Source passage ->
-- START --

His opponent, Kamala Harris, is committed to protecting democratic principles and seeking to move American society away from the “us vs. them” social divide that Trump promotes through falsehoods and fear in his political policies and campaigns. Harris supports women’s reproductive rights, a strengthened NATO, economic growth and the peaceful transfer of power. She has pledged to combat anti-Semitism, strengthen Holocaust education and “continue to stand with the people of Israel and its right to defend itself from those that threaten its existence.” She has also expressed concern about the suffering of Gazans in empathetic ways that indicate a deeper impatience with Israel than Joe Biden, who may be the last openly avowed Zionist Democrat in the White House for quite some time.
So come Election Day in less than a month, do American Jews have to choose between voting for either an assured democratic U.S. or a Jewish state enthusiastically supported by the White House?
For many Israelis, the answer is simple. The editor in chief of The Jerusalem Post, Zvika Klein, didn’t pull any punches when he wrote a recent column titled “Harris As President Could Be A Disaster For Israel And The Jewish People.” He cited the vice-president’s “alignment with progressive critics of Israel, her support for the Iran nuclear deal and her soft stance on anti-Israel rhetoric” that “suggest a drastic shift in U.S. policy that could jeopardize both Israeli and American security interests.”
Klein may be sounding an alarmist bell, but he is far from alone. In addition to fears about Harris, most Israelis want to see Trump back in the White House because they are grateful to him for moving the U.S. Embassy to Jerusalem, launching the Abraham Accords and making clear his support of the government in Jerusalem. Benjamin Netanyahu surely is hoping for a Trump win. That may explain, in part, why the prime minister has been accused of stalling on a cease-fire with Hamas, hoping to continue the war until November and a Trump election, which would ease the pressure on him.

-- END --

Dataset extract ->
-- START --

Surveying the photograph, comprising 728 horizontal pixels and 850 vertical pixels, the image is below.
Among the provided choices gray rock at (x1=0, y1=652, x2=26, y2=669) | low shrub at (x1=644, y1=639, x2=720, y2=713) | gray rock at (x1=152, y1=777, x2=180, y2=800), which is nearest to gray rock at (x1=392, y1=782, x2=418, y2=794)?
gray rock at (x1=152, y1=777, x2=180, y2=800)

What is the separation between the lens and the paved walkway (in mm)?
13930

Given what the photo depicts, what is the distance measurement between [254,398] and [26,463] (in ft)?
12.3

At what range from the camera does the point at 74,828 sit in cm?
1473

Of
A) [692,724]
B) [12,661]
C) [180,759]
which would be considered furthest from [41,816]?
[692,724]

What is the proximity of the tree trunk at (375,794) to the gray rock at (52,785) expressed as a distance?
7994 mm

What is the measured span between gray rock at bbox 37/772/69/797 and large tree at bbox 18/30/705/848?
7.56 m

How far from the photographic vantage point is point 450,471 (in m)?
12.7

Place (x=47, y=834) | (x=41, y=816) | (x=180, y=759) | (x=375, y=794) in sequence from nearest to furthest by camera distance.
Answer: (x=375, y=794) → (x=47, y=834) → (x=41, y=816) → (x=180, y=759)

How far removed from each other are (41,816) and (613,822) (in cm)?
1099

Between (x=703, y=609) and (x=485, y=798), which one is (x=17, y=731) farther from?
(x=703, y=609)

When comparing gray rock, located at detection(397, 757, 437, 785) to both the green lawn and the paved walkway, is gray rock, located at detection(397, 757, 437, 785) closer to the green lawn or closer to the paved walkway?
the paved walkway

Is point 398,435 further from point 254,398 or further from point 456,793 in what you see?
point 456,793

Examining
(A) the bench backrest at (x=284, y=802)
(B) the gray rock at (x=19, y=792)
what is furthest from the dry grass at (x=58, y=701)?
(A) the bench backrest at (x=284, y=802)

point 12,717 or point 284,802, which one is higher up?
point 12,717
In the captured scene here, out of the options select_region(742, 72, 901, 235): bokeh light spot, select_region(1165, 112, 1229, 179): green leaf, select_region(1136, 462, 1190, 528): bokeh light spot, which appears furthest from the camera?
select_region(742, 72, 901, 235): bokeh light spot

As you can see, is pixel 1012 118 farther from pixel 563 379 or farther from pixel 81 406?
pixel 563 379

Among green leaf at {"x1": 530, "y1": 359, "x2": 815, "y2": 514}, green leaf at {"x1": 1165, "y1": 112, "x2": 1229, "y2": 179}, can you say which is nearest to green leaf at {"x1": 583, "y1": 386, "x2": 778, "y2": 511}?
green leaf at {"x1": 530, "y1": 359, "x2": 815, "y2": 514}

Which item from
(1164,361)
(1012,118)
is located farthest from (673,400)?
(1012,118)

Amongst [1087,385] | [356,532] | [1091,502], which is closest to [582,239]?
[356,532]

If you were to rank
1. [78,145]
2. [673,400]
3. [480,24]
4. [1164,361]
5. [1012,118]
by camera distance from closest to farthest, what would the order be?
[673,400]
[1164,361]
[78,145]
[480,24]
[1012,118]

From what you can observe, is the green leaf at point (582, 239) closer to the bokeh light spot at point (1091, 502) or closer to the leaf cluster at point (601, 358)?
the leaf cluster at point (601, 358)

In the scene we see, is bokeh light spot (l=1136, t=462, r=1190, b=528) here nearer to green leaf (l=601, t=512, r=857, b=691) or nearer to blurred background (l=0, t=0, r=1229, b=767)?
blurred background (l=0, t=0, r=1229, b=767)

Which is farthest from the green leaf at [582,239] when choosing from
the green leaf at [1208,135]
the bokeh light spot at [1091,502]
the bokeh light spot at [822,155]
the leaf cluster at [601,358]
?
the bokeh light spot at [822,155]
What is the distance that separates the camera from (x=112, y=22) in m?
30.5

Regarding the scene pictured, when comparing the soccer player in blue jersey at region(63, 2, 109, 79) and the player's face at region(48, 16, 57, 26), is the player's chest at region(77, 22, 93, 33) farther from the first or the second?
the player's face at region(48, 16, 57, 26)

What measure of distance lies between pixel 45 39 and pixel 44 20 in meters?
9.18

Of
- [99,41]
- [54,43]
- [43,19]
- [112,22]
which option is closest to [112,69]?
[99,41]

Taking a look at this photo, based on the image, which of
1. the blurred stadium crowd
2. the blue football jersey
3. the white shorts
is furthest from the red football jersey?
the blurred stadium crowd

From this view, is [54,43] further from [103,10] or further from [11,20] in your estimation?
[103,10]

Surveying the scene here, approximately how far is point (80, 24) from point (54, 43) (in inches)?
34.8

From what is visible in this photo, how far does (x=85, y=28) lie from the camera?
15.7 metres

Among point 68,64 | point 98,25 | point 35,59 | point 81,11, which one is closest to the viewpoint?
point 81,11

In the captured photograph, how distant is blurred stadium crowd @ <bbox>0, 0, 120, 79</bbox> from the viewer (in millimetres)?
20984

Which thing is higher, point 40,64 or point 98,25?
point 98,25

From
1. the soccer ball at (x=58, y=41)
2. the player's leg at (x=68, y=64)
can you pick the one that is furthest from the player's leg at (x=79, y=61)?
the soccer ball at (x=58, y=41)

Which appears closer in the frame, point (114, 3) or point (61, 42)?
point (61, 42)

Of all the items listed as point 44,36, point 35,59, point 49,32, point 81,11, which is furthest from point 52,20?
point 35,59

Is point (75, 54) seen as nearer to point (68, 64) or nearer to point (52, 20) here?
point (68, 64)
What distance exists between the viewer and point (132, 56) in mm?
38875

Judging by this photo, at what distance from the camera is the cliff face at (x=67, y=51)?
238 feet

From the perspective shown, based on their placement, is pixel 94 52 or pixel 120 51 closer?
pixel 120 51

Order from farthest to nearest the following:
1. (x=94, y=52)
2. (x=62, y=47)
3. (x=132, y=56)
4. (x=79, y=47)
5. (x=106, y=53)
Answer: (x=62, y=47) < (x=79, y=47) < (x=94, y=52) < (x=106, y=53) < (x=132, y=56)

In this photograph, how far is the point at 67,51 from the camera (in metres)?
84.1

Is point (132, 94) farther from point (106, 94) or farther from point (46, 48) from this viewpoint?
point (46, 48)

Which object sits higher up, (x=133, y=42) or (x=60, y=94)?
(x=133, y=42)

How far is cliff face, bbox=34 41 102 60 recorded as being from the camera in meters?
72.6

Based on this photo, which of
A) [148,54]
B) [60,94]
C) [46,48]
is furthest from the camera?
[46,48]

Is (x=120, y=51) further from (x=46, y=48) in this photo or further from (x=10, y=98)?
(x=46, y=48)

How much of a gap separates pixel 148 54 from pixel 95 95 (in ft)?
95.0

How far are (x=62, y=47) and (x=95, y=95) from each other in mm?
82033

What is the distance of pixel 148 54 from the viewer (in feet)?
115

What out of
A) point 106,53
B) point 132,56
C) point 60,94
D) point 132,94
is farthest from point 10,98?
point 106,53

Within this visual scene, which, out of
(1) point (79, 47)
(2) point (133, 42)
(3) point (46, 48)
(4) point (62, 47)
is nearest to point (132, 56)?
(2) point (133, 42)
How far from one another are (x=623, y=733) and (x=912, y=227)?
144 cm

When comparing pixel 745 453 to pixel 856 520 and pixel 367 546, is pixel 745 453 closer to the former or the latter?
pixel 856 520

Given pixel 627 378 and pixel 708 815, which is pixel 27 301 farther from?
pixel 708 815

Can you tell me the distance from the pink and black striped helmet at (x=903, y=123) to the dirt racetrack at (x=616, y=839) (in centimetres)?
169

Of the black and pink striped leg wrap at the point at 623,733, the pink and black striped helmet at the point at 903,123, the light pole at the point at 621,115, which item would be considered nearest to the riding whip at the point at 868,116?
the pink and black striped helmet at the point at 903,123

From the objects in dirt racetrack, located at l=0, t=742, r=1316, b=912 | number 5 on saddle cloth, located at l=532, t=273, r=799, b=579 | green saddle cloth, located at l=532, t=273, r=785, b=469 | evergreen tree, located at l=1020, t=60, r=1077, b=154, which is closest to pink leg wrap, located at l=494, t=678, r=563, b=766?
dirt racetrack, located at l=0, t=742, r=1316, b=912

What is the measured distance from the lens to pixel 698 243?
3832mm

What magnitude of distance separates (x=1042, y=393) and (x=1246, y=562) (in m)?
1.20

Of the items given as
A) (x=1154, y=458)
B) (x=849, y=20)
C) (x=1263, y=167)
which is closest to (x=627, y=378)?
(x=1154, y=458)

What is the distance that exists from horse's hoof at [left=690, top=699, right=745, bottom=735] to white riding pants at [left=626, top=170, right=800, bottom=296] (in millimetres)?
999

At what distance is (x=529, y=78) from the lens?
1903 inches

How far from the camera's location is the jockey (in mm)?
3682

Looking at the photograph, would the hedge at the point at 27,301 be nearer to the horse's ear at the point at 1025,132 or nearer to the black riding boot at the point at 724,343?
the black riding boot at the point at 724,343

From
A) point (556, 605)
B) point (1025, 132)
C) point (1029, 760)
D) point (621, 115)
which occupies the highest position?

-- END --

Complete the following ->
**a)** According to the election commentary, why do most Israelis want Trump back in the White House? Answer in one to three sentences.
**b)** Does each statement below agree with the election commentary? Answer yes or no for each, and quote the exact words from the commentary that decide it.
(i) Zvika Klein's column described a Harris presidency as a possible disaster for Israel and the Jewish people.
(ii) Klein faulted Harris for opposing the Iran nuclear deal.
(iii) Harris has shown less impatience with Israel than Joe Biden.
**c)** Could you carry on the election commentary about Harris, Trump and Israel, starting after its last sentence?

Results of the tasks ->
**a)** Apart from their fears about Harris, most Israelis are grateful to Trump for moving the U.S. Embassy to Jerusalem, launching the Abraham Accords, and making clear his support of the government in Jerusalem.

**b)**
(i) Yes: "Harris As President Could Be A Disaster For Israel And The Jewish People."
(ii) No: "her support for the Iran nuclear deal"
(iii) No: "indicate a deeper impatience with Israel than Joe Biden"

**c)**
But a number of Israelis, including key security officials, would prefer a Democrat in the White House. They believe Trump is too unstable, transactional, impulsive and unpredictable to rely on in critical situations, making decisions based on his personal relationships with world leaders – especially autocrats he admires and may see as models – rather than on a firm commitment to strengthen democracies around the globe as well as at home.
For the last nine decades American Jews have remained liberal, voting for Democrats by a wide margin. They also have a track record of solid support for Israel, but tend not to view the Jewish state as a top-tier issue at the polls. At least that was true until October 7 of last year, when they were shocked and shaken by Hamas’s barbaric attack on Israel, the resulting war and the unprecedented spike in anti-Semitism here and around the world. It’s still likely that Harris will garner 65 to 70 percent of the Jewish vote, with many convinced that she will promote liberal values and maintain strong support for Israel. And that Trump’s combative personality, pledges and agenda disrespect our national democratic culture and norms in ways that invoke parallels to authoritarianism, if not neo-fascism.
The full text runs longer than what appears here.